Achab apprit à Jésabel tout ce qu’avait fait Élie, et comment il avait fait périr par l’épée tous les prophètes de Baal. Jézabel envoya un messager à Élie pour lui dire : « Que les dieux me traitent avec la rigueur la plus extrême si demain, à pareille heure, je n’ai pas fait de ta vie ce que tu as fait de la leur ! »
Saisi de crainte, Élie se leva et partit pour sauver sa vie. Arrivé à Béer-Séba, en Juda, il y laissa son serviteur. Quant à lui, il fit dans le désert une journée de chemin ; puis il alla s’asseoir sous un genet et il demanda la mort en disant : « C'en est assez, Ô Éternel ! Reprends mon âme, car je ne vaux pas mieux que mes pères. »
Ensuite il se coucha et s’endormit sous le genêt. Et voici qu'un ange le toucha et lui dit : « Lève-toi, mange ! » Il regarda et vit à son chevet un gâteau cuit sous la braise et une cruche d’eau. Il mangea, il but, puis il se recoucha. L'ange de l’Éternel vint une seconde fois. le toucha et lui dit : « Lève-toi, mange, car le chemin est trop long pour toi. » Il se leva donc, il mangea et il but. Puis, avec la force que lui donna ce repas, il marcha pendant quarante jours et quarante nuits, jusqu’au mont Horeb, la montagne de Dieu. Là, il entra dans une caverne, où il passa la nuit.

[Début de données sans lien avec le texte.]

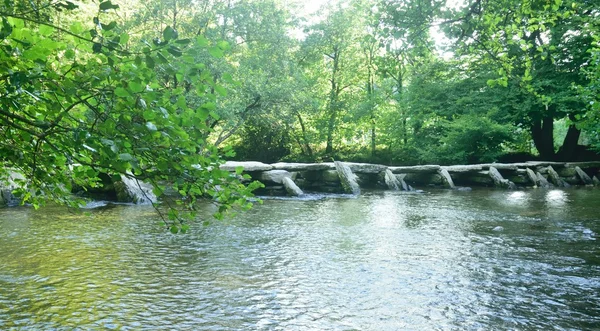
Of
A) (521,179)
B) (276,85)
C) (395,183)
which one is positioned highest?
(276,85)

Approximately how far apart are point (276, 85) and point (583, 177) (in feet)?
52.2

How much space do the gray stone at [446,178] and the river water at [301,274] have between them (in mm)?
9265

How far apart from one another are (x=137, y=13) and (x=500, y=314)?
77.8ft

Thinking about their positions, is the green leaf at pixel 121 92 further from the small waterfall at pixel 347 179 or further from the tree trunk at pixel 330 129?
the tree trunk at pixel 330 129

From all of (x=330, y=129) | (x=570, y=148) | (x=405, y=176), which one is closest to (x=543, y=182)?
(x=405, y=176)

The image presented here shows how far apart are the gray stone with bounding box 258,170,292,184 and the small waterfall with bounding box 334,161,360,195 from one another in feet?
6.86

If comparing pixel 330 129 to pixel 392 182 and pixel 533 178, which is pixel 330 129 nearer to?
pixel 392 182

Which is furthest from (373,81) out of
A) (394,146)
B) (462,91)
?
(462,91)

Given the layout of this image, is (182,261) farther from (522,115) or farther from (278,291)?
(522,115)

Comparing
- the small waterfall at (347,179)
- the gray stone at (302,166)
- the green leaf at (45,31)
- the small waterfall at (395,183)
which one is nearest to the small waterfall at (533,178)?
the small waterfall at (395,183)

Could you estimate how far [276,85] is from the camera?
80.9 ft

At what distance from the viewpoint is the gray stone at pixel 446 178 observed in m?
18.8

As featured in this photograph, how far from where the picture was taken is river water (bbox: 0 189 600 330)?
13.0ft

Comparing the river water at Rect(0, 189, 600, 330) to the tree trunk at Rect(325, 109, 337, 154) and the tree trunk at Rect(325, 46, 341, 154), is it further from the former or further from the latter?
the tree trunk at Rect(325, 46, 341, 154)
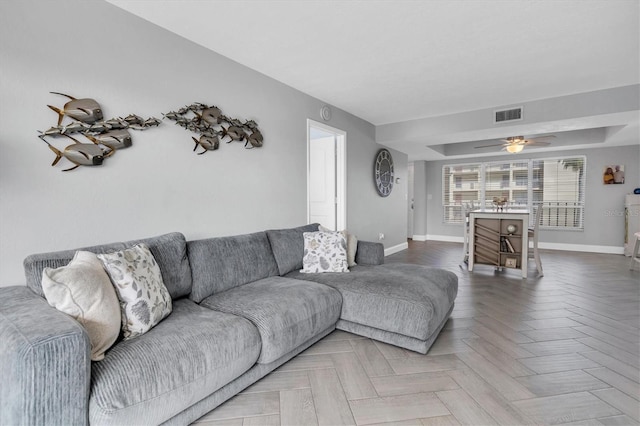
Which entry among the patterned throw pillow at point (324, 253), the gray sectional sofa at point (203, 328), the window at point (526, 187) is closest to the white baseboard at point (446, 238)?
the window at point (526, 187)

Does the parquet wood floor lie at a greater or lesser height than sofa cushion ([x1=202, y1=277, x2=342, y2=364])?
lesser

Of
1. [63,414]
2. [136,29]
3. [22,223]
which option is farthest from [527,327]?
[136,29]

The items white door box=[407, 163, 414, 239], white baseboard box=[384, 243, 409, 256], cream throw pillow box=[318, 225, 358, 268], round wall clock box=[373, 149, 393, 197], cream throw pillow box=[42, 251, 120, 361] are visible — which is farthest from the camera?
white door box=[407, 163, 414, 239]

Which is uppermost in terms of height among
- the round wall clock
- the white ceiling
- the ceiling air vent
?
the white ceiling

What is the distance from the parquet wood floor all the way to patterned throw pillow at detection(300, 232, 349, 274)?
65cm

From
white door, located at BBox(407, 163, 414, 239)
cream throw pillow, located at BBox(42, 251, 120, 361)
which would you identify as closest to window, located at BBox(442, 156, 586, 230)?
white door, located at BBox(407, 163, 414, 239)

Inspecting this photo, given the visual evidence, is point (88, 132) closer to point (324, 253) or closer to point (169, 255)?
point (169, 255)

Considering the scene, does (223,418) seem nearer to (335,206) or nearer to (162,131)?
(162,131)

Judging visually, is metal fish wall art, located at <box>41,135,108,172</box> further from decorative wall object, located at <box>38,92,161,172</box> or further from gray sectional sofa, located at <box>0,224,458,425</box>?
gray sectional sofa, located at <box>0,224,458,425</box>

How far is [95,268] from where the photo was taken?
1552 millimetres

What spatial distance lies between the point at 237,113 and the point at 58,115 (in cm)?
141

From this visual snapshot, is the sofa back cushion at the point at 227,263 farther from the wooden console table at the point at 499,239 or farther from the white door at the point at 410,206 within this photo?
the white door at the point at 410,206

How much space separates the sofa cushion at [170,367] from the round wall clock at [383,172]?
4129 mm

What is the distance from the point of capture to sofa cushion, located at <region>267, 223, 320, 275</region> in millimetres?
2924
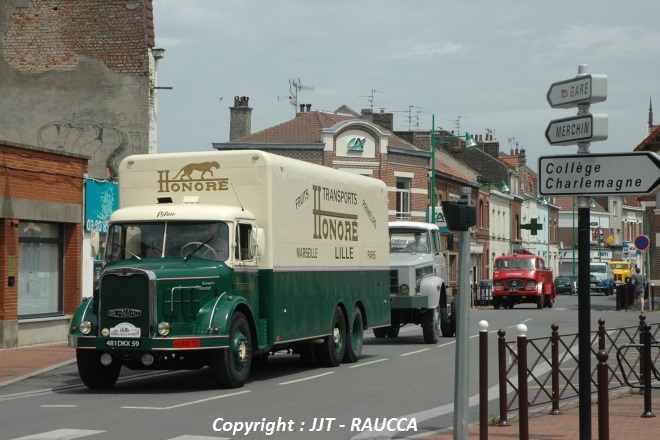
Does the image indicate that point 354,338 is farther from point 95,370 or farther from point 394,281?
point 95,370

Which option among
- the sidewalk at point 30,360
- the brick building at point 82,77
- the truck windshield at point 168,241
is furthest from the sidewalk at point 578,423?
the brick building at point 82,77

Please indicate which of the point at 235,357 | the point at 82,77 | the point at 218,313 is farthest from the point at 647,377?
the point at 82,77

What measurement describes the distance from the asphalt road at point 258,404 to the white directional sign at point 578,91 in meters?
2.70

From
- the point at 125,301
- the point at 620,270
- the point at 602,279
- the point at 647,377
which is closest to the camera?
the point at 647,377

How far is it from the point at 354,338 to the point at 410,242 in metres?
6.20

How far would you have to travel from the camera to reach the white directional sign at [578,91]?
9438 mm

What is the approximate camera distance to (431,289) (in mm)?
26281

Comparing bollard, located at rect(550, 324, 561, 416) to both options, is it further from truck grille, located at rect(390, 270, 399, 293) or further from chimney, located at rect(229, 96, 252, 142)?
chimney, located at rect(229, 96, 252, 142)

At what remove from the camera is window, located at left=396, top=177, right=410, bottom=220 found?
6255 cm

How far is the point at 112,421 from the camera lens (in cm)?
1303

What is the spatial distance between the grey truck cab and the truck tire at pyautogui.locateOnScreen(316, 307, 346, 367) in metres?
5.19

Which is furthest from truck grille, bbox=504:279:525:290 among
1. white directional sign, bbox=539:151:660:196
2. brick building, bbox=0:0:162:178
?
white directional sign, bbox=539:151:660:196

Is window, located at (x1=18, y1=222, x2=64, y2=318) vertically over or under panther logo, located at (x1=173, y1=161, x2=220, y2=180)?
under

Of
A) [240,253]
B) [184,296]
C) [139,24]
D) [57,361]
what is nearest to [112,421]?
[184,296]
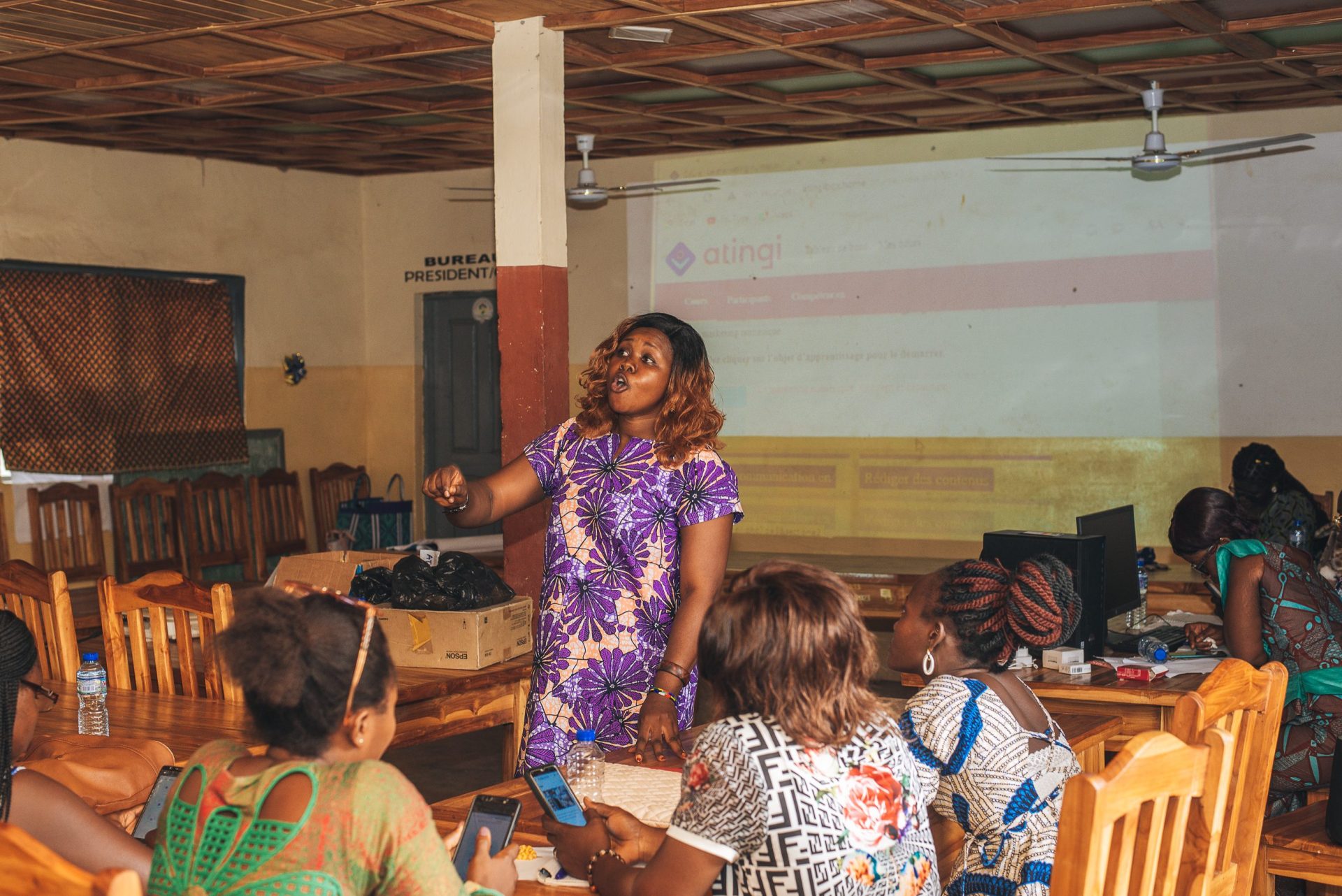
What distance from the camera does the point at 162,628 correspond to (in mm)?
3674

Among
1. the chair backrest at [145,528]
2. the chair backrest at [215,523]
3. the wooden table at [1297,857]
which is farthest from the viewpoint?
the chair backrest at [215,523]

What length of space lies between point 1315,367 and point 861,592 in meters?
2.56

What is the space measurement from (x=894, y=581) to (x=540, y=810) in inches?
156

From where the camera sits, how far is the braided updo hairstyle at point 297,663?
1535mm

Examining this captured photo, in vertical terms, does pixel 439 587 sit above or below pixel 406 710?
above

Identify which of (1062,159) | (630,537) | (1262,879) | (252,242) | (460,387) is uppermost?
(1062,159)

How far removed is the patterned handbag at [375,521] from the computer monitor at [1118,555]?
481cm

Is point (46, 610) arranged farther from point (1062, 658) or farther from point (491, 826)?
point (1062, 658)

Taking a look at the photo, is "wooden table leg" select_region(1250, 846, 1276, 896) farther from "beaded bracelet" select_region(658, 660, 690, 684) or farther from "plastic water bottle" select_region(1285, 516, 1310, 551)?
"plastic water bottle" select_region(1285, 516, 1310, 551)

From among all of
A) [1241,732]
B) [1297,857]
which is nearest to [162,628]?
[1241,732]

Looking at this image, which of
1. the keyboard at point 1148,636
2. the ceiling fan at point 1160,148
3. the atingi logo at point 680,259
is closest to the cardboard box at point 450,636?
the keyboard at point 1148,636

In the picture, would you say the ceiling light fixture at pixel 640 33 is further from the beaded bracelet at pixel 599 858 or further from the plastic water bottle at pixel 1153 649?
the beaded bracelet at pixel 599 858

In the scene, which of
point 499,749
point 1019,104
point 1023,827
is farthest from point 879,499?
point 1023,827

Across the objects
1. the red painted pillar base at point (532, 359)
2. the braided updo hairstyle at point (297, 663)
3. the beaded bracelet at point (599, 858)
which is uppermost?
the red painted pillar base at point (532, 359)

Et voici que la parole de l’Éternel lui fut adressée en ces mots « Que fais-tu ici, Élie ? » Il répondit : « J’ai été saisi d’une ardente jalousie pour l’Éternel, le Dieu des armées ; car les enfants d’Israël ont abandonné ton alliance ; ils ont démoli tes autels ; ils ont fait périr tes prophètes par l’épée ; moi seul je suis resté, et ils cherchent à m’ôter la vie. » Dieu lui dit : « Sors, tiens-toi sur la montagne devant l’Éternel. » Et voici que l’Éternel allait passer. Et, devant l’Éternel, il s’éleva un vent fort et violent qui fendait les montagnes et brisait les rochers ; mais l’Éternel n’était pas dans le vent. Après le vent il y eut un tremblement de terre ; mais l’Éternel, n’était pas dans le tremblement de terre. Après le tremblement de terre, il y eut un feu ; mais l’Éternel n'était pas dans le feu. Et, après le feu, il y eut un murmure doux et subtil. Aussitôt qu’Élie l’eut entendu, il s’enveloppa le visage de son manteau, il sortit et se tint à l’entrée de la caverne.